*** Opening of DATA FOR PROCESSING ***

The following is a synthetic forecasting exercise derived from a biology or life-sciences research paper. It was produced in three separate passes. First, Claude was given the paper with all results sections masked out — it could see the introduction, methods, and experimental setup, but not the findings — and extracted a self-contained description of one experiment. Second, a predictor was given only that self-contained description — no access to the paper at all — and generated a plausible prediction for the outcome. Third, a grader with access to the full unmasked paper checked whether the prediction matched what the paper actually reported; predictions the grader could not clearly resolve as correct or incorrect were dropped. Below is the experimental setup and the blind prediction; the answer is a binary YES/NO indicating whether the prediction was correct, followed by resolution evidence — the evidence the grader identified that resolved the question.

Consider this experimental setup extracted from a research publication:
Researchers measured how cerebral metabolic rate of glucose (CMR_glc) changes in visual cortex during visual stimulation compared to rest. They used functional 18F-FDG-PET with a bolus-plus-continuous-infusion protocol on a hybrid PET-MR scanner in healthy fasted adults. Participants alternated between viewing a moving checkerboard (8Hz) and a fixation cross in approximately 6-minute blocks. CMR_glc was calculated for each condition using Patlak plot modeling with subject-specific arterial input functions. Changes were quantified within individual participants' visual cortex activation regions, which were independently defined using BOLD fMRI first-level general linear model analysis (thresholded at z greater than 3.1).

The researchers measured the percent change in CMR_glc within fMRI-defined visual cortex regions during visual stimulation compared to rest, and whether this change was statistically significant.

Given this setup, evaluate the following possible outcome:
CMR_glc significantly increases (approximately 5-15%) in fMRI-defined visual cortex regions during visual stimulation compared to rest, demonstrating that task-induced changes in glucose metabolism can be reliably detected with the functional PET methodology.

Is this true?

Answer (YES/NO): NO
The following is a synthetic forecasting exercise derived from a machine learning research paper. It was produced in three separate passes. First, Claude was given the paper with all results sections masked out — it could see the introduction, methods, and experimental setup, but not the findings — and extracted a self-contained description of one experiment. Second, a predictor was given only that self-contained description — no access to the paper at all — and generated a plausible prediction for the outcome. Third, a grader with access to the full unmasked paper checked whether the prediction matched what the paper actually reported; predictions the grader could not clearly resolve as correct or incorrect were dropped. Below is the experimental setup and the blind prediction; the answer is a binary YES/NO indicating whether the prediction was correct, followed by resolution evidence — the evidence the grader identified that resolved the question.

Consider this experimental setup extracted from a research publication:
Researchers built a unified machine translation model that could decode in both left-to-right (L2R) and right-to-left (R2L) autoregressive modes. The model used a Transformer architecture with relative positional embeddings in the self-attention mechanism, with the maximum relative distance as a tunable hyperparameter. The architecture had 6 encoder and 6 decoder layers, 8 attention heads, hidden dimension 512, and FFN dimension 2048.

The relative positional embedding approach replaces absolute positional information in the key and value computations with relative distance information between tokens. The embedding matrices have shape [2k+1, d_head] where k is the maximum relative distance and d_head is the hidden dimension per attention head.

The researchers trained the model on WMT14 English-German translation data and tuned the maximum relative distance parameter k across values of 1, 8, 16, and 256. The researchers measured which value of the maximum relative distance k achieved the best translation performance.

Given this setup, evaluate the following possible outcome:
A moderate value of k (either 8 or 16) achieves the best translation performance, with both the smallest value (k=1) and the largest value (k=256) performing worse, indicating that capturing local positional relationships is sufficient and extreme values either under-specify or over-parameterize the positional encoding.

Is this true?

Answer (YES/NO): NO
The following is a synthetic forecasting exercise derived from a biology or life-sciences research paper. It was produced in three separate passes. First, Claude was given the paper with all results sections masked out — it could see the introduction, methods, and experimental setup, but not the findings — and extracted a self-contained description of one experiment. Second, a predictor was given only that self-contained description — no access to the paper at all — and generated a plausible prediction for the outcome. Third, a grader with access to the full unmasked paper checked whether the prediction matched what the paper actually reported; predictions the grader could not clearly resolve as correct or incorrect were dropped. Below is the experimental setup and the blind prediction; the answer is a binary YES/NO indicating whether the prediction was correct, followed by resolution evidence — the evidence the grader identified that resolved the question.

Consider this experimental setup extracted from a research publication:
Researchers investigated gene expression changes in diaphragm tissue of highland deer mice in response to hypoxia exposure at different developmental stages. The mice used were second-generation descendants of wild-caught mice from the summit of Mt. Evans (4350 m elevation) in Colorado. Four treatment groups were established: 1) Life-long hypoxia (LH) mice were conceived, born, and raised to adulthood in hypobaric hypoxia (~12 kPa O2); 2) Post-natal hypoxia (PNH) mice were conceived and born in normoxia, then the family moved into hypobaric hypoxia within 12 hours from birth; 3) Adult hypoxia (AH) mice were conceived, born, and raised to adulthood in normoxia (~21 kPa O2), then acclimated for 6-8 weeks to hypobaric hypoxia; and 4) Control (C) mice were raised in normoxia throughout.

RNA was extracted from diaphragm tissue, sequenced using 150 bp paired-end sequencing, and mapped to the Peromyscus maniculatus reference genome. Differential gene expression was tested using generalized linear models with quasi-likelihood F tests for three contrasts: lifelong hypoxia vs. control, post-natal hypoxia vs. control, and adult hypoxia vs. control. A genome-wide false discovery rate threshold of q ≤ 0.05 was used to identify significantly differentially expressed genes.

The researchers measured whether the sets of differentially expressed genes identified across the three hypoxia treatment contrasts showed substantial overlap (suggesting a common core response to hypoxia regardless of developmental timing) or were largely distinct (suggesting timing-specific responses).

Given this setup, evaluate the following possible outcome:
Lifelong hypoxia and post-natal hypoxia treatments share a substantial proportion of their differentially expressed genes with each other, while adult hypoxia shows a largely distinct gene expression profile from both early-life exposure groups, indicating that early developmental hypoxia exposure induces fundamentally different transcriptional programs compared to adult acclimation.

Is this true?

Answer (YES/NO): NO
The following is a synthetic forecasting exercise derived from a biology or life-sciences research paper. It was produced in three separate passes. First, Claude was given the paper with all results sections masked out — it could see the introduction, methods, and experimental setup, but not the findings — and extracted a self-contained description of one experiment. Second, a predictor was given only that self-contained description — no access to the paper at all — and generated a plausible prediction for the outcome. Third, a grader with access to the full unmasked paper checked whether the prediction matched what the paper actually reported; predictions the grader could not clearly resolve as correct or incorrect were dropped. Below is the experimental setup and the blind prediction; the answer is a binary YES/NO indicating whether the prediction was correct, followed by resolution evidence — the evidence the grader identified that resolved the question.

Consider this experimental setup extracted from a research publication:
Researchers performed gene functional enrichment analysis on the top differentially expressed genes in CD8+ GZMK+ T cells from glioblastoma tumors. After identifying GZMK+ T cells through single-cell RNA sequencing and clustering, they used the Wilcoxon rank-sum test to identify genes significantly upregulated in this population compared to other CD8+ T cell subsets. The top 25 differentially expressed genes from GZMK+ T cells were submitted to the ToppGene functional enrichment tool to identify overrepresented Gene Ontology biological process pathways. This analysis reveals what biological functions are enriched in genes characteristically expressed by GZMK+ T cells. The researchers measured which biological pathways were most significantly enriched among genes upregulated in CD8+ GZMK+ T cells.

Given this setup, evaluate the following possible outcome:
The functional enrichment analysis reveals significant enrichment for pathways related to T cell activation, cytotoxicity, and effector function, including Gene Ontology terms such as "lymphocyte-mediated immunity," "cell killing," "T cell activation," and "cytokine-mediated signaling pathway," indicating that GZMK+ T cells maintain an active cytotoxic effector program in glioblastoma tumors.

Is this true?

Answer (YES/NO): NO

*** Close of DATA FOR PROCESSING ***

● **REQUIRED ACTION**:
The records must be given again in full, exactly as shown.

● **ANSWER FOR THE TASK**:
The following is a synthetic forecasting exercise derived from a biology or life-sciences research paper. It was produced in three separate passes. First, Claude was given the paper with all results sections masked out — it could see the introduction, methods, and experimental setup, but not the findings — and extracted a self-contained description of one experiment. Second, a predictor was given only that self-contained description — no access to the paper at all — and generated a plausible prediction for the outcome. Third, a grader with access to the full unmasked paper checked whether the prediction matched what the paper actually reported; predictions the grader could not clearly resolve as correct or incorrect were dropped. Below is the experimental setup and the blind prediction; the answer is a binary YES/NO indicating whether the prediction was correct, followed by resolution evidence — the evidence the grader identified that resolved the question.

Consider this experimental setup extracted from a research publication:
Researchers measured how cerebral metabolic rate of glucose (CMR_glc) changes in visual cortex during visual stimulation compared to rest. They used functional 18F-FDG-PET with a bolus-plus-continuous-infusion protocol on a hybrid PET-MR scanner in healthy fasted adults. Participants alternated between viewing a moving checkerboard (8Hz) and a fixation cross in approximately 6-minute blocks. CMR_glc was calculated for each condition using Patlak plot modeling with subject-specific arterial input functions. Changes were quantified within individual participants' visual cortex activation regions, which were independently defined using BOLD fMRI first-level general linear model analysis (thresholded at z greater than 3.1).

The researchers measured the percent change in CMR_glc within fMRI-defined visual cortex regions during visual stimulation compared to rest, and whether this change was statistically significant.

Given this setup, evaluate the following possible outcome:
CMR_glc significantly increases (approximately 5-15%) in fMRI-defined visual cortex regions during visual stimulation compared to rest, demonstrating that task-induced changes in glucose metabolism can be reliably detected with the functional PET methodology.

Is this true?

Answer (YES/NO): NO
The following is a synthetic forecasting exercise derived from a machine learning research paper. It was produced in three separate passes. First, Claude was given the paper with all results sections masked out — it could see the introduction, methods, and experimental setup, but not the findings — and extracted a self-contained description of one experiment. Second, a predictor was given only that self-contained description — no access to the paper at all — and generated a plausible prediction for the outcome. Third, a grader with access to the full unmasked paper checked whether the prediction matched what the paper actually reported; predictions the grader could not clearly resolve as correct or incorrect were dropped. Below is the experimental setup and the blind prediction; the answer is a binary YES/NO indicating whether the prediction was correct, followed by resolution evidence — the evidence the grader identified that resolved the question.

Consider this experimental setup extracted from a research publication:
Researchers built a unified machine translation model that could decode in both left-to-right (L2R) and right-to-left (R2L) autoregressive modes. The model used a Transformer architecture with relative positional embeddings in the self-attention mechanism, with the maximum relative distance as a tunable hyperparameter. The architecture had 6 encoder and 6 decoder layers, 8 attention heads, hidden dimension 512, and FFN dimension 2048.

The relative positional embedding approach replaces absolute positional information in the key and value computations with relative distance information between tokens. The embedding matrices have shape [2k+1, d_head] where k is the maximum relative distance and d_head is the hidden dimension per attention head.

The researchers trained the model on WMT14 English-German translation data and tuned the maximum relative distance parameter k across values of 1, 8, 16, and 256. The researchers measured which value of the maximum relative distance k achieved the best translation performance.

Given this setup, evaluate the following possible outcome:
A moderate value of k (either 8 or 16) achieves the best translation performance, with both the smallest value (k=1) and the largest value (k=256) performing worse, indicating that capturing local positional relationships is sufficient and extreme values either under-specify or over-parameterize the positional encoding.

Is this true?

Answer (YES/NO): NO
The following is a synthetic forecasting exercise derived from a biology or life-sciences research paper. It was produced in three separate passes. First, Claude was given the paper with all results sections masked out — it could see the introduction, methods, and experimental setup, but not the findings — and extracted a self-contained description of one experiment. Second, a predictor was given only that self-contained description — no access to the paper at all — and generated a plausible prediction for the outcome. Third, a grader with access to the full unmasked paper checked whether the prediction matched what the paper actually reported; predictions the grader could not clearly resolve as correct or incorrect were dropped. Below is the experimental setup and the blind prediction; the answer is a binary YES/NO indicating whether the prediction was correct, followed by resolution evidence — the evidence the grader identified that resolved the question.

Consider this experimental setup extracted from a research publication:
Researchers investigated gene expression changes in diaphragm tissue of highland deer mice in response to hypoxia exposure at different developmental stages. The mice used were second-generation descendants of wild-caught mice from the summit of Mt. Evans (4350 m elevation) in Colorado. Four treatment groups were established: 1) Life-long hypoxia (LH) mice were conceived, born, and raised to adulthood in hypobaric hypoxia (~12 kPa O2); 2) Post-natal hypoxia (PNH) mice were conceived and born in normoxia, then the family moved into hypobaric hypoxia within 12 hours from birth; 3) Adult hypoxia (AH) mice were conceived, born, and raised to adulthood in normoxia (~21 kPa O2), then acclimated for 6-8 weeks to hypobaric hypoxia; and 4) Control (C) mice were raised in normoxia throughout.

RNA was extracted from diaphragm tissue, sequenced using 150 bp paired-end sequencing, and mapped to the Peromyscus maniculatus reference genome. Differential gene expression was tested using generalized linear models with quasi-likelihood F tests for three contrasts: lifelong hypoxia vs. control, post-natal hypoxia vs. control, and adult hypoxia vs. control. A genome-wide false discovery rate threshold of q ≤ 0.05 was used to identify significantly differentially expressed genes.

The researchers measured whether the sets of differentially expressed genes identified across the three hypoxia treatment contrasts showed substantial overlap (suggesting a common core response to hypoxia regardless of developmental timing) or were largely distinct (suggesting timing-specific responses).

Given this setup, evaluate the following possible outcome:
Lifelong hypoxia and post-natal hypoxia treatments share a substantial proportion of their differentially expressed genes with each other, while adult hypoxia shows a largely distinct gene expression profile from both early-life exposure groups, indicating that early developmental hypoxia exposure induces fundamentally different transcriptional programs compared to adult acclimation.

Is this true?

Answer (YES/NO): NO
The following is a synthetic forecasting exercise derived from a biology or life-sciences research paper. It was produced in three separate passes. First, Claude was given the paper with all results sections masked out — it could see the introduction, methods, and experimental setup, but not the findings — and extracted a self-contained description of one experiment. Second, a predictor was given only that self-contained description — no access to the paper at all — and generated a plausible prediction for the outcome. Third, a grader with access to the full unmasked paper checked whether the prediction matched what the paper actually reported; predictions the grader could not clearly resolve as correct or incorrect were dropped. Below is the experimental setup and the blind prediction; the answer is a binary YES/NO indicating whether the prediction was correct, followed by resolution evidence — the evidence the grader identified that resolved the question.

Consider this experimental setup extracted from a research publication:
Researchers performed gene functional enrichment analysis on the top differentially expressed genes in CD8+ GZMK+ T cells from glioblastoma tumors. After identifying GZMK+ T cells through single-cell RNA sequencing and clustering, they used the Wilcoxon rank-sum test to identify genes significantly upregulated in this population compared to other CD8+ T cell subsets. The top 25 differentially expressed genes from GZMK+ T cells were submitted to the ToppGene functional enrichment tool to identify overrepresented Gene Ontology biological process pathways. This analysis reveals what biological functions are enriched in genes characteristically expressed by GZMK+ T cells. The researchers measured which biological pathways were most significantly enriched among genes upregulated in CD8+ GZMK+ T cells.

Given this setup, evaluate the following possible outcome:
The functional enrichment analysis reveals significant enrichment for pathways related to T cell activation, cytotoxicity, and effector function, including Gene Ontology terms such as "lymphocyte-mediated immunity," "cell killing," "T cell activation," and "cytokine-mediated signaling pathway," indicating that GZMK+ T cells maintain an active cytotoxic effector program in glioblastoma tumors.

Is this true?

Answer (YES/NO): NO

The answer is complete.